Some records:
========

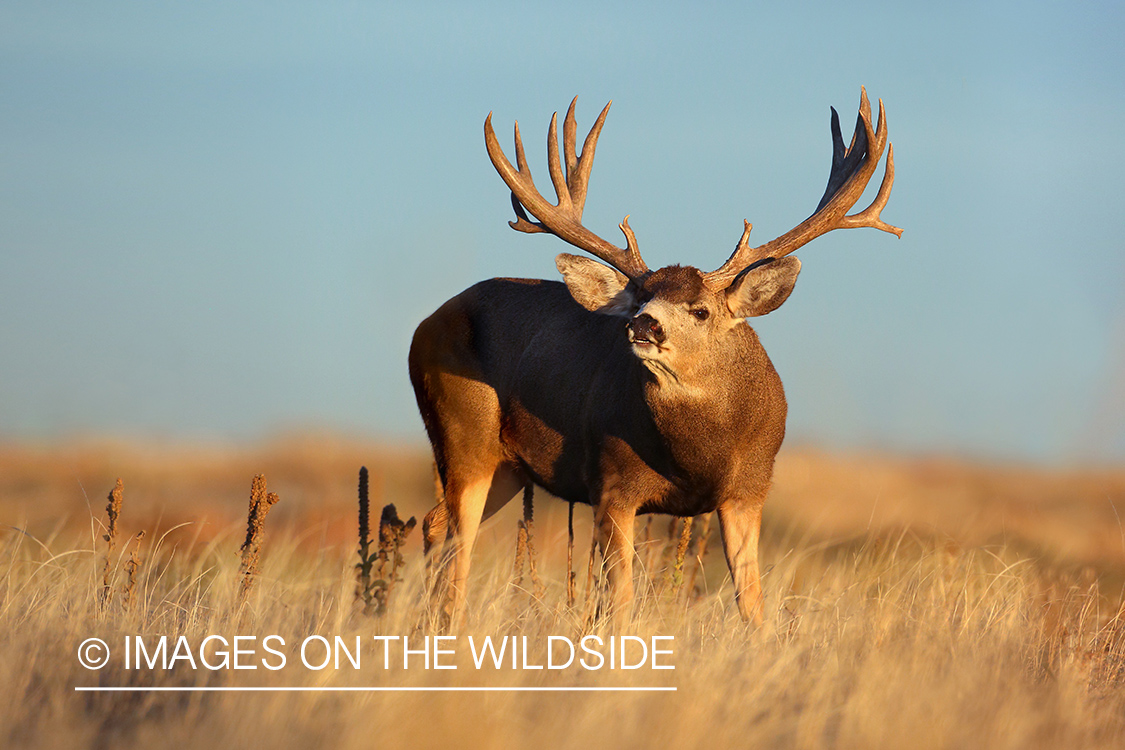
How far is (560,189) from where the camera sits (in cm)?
805

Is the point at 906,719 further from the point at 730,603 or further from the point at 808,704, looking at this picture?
the point at 730,603

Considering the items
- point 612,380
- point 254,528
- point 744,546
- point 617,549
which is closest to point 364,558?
point 254,528

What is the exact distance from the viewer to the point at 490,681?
4828 millimetres

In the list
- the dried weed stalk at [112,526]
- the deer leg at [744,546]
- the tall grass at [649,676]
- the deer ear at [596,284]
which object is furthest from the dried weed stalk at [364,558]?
the deer leg at [744,546]

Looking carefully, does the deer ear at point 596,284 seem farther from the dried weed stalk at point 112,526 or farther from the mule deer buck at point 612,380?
the dried weed stalk at point 112,526

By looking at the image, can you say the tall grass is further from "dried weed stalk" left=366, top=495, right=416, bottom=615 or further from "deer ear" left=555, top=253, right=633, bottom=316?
"deer ear" left=555, top=253, right=633, bottom=316

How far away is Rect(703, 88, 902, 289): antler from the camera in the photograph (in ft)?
23.9

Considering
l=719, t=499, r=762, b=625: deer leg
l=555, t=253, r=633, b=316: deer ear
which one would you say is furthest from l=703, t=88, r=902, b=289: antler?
l=719, t=499, r=762, b=625: deer leg

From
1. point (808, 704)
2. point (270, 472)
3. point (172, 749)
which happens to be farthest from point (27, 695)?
point (270, 472)

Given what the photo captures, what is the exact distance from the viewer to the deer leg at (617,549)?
6.76m

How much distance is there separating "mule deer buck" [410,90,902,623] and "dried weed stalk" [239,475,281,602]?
1149 millimetres

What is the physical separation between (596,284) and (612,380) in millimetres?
585

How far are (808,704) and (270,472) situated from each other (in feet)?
68.6

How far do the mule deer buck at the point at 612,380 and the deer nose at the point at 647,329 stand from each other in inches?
0.4
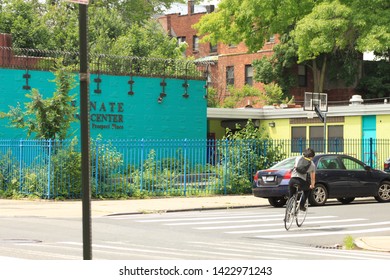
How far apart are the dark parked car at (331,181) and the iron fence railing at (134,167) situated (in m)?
4.26

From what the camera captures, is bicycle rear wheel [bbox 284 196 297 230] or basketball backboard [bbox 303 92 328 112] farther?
basketball backboard [bbox 303 92 328 112]

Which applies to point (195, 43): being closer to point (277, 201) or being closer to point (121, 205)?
point (277, 201)

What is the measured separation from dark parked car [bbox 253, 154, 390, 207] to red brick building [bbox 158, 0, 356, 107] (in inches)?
1154

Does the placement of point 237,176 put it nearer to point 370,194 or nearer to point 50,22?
point 370,194

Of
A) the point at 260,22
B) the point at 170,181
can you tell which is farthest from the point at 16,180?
the point at 260,22

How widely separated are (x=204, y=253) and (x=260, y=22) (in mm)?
38827

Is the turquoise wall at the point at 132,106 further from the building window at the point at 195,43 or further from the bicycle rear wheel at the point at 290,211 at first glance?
the building window at the point at 195,43

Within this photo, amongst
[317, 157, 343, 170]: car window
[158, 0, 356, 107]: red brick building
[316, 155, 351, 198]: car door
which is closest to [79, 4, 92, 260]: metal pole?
[316, 155, 351, 198]: car door

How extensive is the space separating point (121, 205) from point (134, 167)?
3618mm

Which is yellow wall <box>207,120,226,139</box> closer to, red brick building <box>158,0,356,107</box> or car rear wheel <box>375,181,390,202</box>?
red brick building <box>158,0,356,107</box>

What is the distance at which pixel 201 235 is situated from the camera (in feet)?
56.1

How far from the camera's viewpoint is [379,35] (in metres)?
43.8

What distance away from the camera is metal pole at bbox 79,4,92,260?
6.61m

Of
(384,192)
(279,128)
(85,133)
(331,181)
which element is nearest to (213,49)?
(279,128)
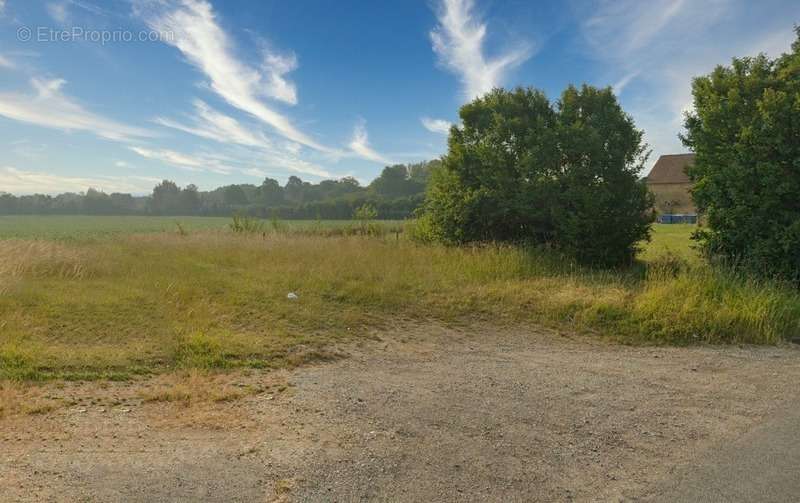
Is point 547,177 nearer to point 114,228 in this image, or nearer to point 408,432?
point 408,432

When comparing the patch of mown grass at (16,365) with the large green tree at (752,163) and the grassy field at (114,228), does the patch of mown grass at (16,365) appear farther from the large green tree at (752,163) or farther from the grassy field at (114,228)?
the grassy field at (114,228)

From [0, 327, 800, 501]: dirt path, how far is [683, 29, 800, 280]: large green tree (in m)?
3.46

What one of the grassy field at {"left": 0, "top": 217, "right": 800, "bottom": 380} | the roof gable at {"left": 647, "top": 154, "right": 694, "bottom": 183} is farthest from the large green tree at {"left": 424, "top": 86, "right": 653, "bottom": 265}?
the roof gable at {"left": 647, "top": 154, "right": 694, "bottom": 183}

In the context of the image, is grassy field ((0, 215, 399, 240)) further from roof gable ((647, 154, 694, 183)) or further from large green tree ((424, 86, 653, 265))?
roof gable ((647, 154, 694, 183))

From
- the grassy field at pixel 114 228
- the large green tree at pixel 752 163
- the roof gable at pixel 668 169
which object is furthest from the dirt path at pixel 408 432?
the roof gable at pixel 668 169

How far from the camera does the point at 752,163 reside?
7.54 m

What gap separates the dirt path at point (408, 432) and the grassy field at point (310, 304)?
0.87m

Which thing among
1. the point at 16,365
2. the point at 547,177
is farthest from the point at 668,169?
the point at 16,365

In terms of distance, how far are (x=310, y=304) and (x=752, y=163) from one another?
27.4 ft

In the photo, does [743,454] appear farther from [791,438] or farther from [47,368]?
[47,368]

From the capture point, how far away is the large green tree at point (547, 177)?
9.80 m

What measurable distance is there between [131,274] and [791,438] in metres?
11.4

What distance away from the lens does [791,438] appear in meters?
3.25

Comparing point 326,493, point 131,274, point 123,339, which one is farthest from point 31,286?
point 326,493
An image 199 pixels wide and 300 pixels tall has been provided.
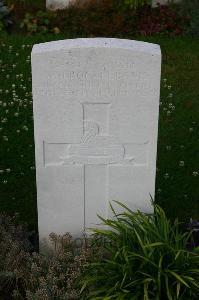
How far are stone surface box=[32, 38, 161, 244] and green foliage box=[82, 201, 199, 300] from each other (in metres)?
0.36

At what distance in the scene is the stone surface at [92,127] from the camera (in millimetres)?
4281

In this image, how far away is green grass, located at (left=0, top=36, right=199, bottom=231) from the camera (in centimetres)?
597

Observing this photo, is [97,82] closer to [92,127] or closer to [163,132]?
[92,127]

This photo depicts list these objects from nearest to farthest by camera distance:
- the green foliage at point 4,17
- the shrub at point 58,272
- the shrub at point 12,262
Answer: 1. the shrub at point 58,272
2. the shrub at point 12,262
3. the green foliage at point 4,17

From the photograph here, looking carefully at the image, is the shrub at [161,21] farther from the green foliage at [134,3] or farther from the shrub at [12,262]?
Answer: the shrub at [12,262]

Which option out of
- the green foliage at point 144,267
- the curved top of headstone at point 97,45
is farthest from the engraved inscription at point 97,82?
the green foliage at point 144,267

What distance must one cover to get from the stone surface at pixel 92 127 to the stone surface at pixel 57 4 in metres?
6.09

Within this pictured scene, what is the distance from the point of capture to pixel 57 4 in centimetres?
1030

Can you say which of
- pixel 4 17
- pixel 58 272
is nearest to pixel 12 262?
pixel 58 272

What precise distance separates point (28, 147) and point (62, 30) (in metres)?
3.66

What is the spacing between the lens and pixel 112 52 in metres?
4.24

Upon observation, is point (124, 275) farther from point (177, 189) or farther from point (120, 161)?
point (177, 189)

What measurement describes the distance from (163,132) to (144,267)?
3013mm

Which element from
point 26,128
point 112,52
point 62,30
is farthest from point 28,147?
point 62,30
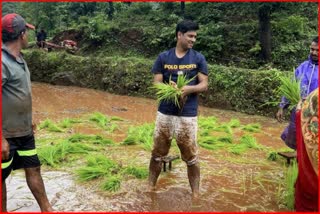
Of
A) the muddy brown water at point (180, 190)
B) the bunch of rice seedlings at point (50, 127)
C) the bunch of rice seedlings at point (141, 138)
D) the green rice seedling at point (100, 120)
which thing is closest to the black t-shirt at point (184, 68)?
the muddy brown water at point (180, 190)

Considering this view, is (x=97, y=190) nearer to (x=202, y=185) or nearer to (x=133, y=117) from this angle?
(x=202, y=185)

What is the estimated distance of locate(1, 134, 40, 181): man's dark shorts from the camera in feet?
10.5

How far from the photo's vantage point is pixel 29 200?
3.93m

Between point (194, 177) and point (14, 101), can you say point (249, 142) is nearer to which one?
point (194, 177)

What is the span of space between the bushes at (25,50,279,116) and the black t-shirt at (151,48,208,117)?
5.84 m

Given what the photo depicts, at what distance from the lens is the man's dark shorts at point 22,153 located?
3210mm

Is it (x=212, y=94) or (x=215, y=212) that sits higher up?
(x=212, y=94)

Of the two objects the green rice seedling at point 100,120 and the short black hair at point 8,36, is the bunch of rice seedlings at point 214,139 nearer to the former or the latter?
the green rice seedling at point 100,120

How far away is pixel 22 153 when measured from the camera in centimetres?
333

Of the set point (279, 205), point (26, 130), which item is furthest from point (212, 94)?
point (26, 130)

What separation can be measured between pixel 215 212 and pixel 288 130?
1540mm

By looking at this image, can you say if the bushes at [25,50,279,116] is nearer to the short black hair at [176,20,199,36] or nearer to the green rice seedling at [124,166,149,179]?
the green rice seedling at [124,166,149,179]

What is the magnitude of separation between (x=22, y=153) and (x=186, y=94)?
159 cm

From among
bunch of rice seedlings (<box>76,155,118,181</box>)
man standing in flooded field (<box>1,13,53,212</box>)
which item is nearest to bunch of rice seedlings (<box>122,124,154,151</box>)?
bunch of rice seedlings (<box>76,155,118,181</box>)
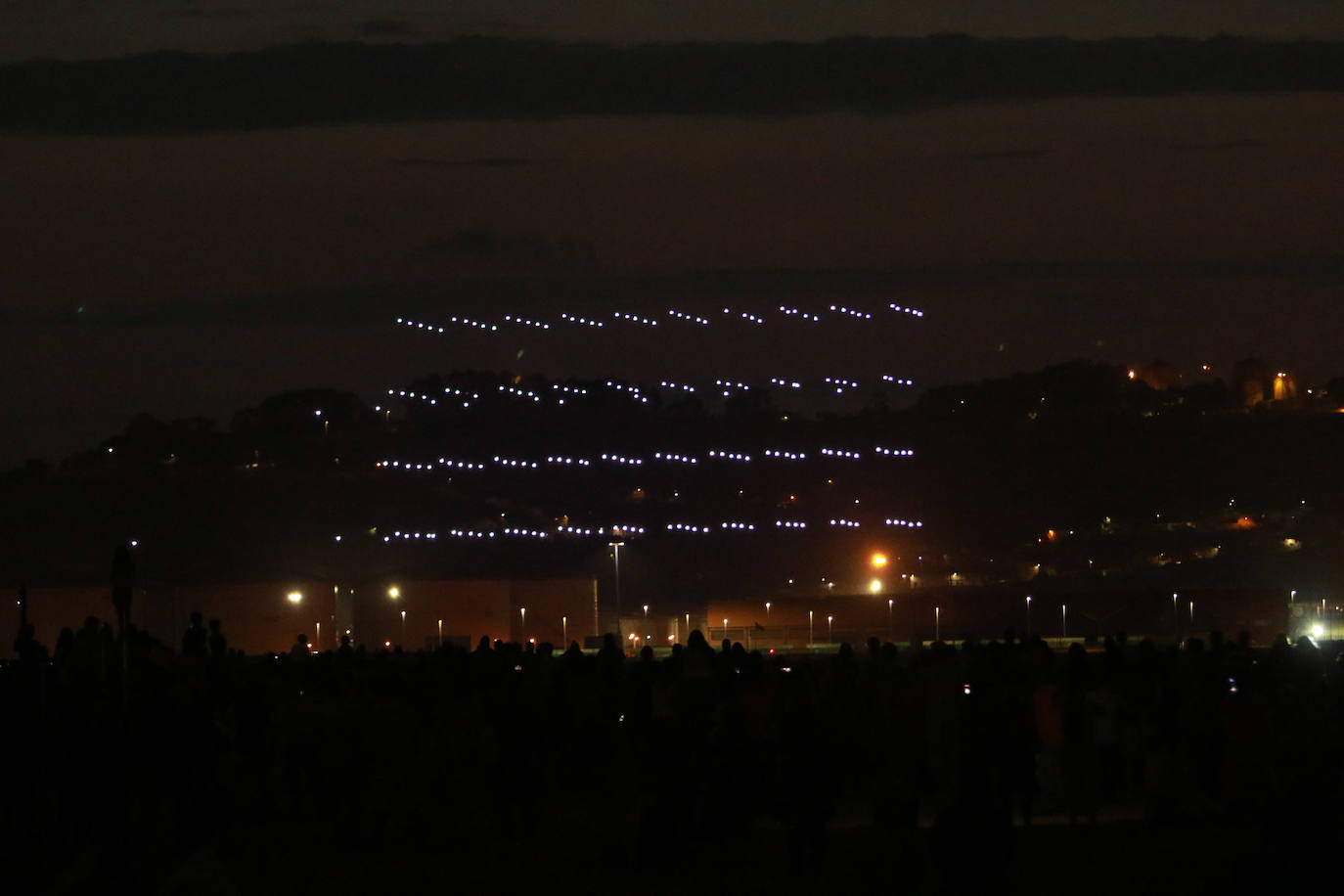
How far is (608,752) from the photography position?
16.2 meters

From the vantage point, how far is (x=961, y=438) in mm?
130375

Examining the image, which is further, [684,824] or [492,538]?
[492,538]

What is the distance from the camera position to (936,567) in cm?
9044

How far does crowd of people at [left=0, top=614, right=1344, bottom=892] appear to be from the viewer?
11.5 metres

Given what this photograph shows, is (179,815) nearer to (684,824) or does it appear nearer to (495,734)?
(495,734)

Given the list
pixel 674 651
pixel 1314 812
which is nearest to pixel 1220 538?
pixel 674 651

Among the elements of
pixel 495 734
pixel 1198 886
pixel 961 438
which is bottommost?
pixel 1198 886

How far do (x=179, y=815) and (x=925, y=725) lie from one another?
5.40 meters

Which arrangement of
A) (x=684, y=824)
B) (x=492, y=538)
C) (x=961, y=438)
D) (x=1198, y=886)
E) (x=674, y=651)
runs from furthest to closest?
(x=961, y=438) < (x=492, y=538) < (x=674, y=651) < (x=684, y=824) < (x=1198, y=886)

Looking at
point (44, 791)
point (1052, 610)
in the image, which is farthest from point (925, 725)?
point (1052, 610)

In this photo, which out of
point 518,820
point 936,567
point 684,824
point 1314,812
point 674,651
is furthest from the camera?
point 936,567

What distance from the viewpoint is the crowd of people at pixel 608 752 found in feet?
37.7

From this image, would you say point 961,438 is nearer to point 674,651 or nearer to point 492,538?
point 492,538

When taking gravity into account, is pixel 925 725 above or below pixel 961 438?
below
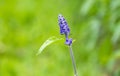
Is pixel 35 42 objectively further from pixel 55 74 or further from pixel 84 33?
pixel 84 33

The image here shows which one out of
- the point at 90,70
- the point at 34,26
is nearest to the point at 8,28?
the point at 34,26

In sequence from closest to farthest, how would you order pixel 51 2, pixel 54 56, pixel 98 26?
pixel 98 26 < pixel 54 56 < pixel 51 2

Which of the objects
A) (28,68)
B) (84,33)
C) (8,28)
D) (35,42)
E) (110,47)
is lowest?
(110,47)

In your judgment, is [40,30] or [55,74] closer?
[55,74]

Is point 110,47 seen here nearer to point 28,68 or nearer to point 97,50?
point 97,50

========

§ **Direction**
Set down the line containing "Given what this", then every later line through the end of the material, exactly as written; omit any picture.

§ **Answer**
Given what this photograph shows, is (179,815) nearer to (684,824) or does it appear nearer to (495,734)?
(495,734)

Given the list
pixel 674 651
pixel 1314 812
which is nearest to pixel 1220 538?
pixel 674 651

Among the elements of
pixel 495 734
pixel 1198 886
pixel 961 438
which is bottommost?
pixel 1198 886

How far do (x=179, y=815) and (x=925, y=725) lie from one another?
5.40 meters

Which arrangement of
A) (x=684, y=824)
B) (x=492, y=538)
C) (x=961, y=438)
D) (x=1198, y=886)
E) (x=674, y=651)
runs from furthest to closest?
(x=961, y=438) < (x=492, y=538) < (x=674, y=651) < (x=684, y=824) < (x=1198, y=886)

Looking at
point (44, 791)
point (1052, 610)
in the image, which is farthest from point (925, 725)?
point (1052, 610)

In this photo, which out of
point 518,820
point 936,567
point 684,824
point 1314,812
point 674,651
is furthest from the camera?
point 936,567

What distance from the viewpoint is the crowd of people at pixel 608 752 found in feet?
37.7

From this image, would you say point 961,438 is nearer to point 674,651 or nearer to point 492,538?
point 492,538

When taking gravity into account, is pixel 925 725 above or below pixel 961 438?
below
Is pixel 35 42 objectively further from pixel 55 74 or further from pixel 84 33?
pixel 84 33

The image here shows which one out of
- the point at 90,70
- the point at 34,26
is nearest to the point at 8,28?
the point at 34,26

In sequence from closest to farthest, how would you order pixel 51 2, pixel 54 56, pixel 98 26?
pixel 98 26 < pixel 54 56 < pixel 51 2

Which of the objects
A) (28,68)
B) (84,33)
C) (8,28)
D) (35,42)
E) (110,47)
is lowest?
(110,47)

In your judgment, is [40,30] or [55,74] closer?
[55,74]

Is point 110,47 seen here nearer to point 28,68 or nearer to point 97,50?
point 97,50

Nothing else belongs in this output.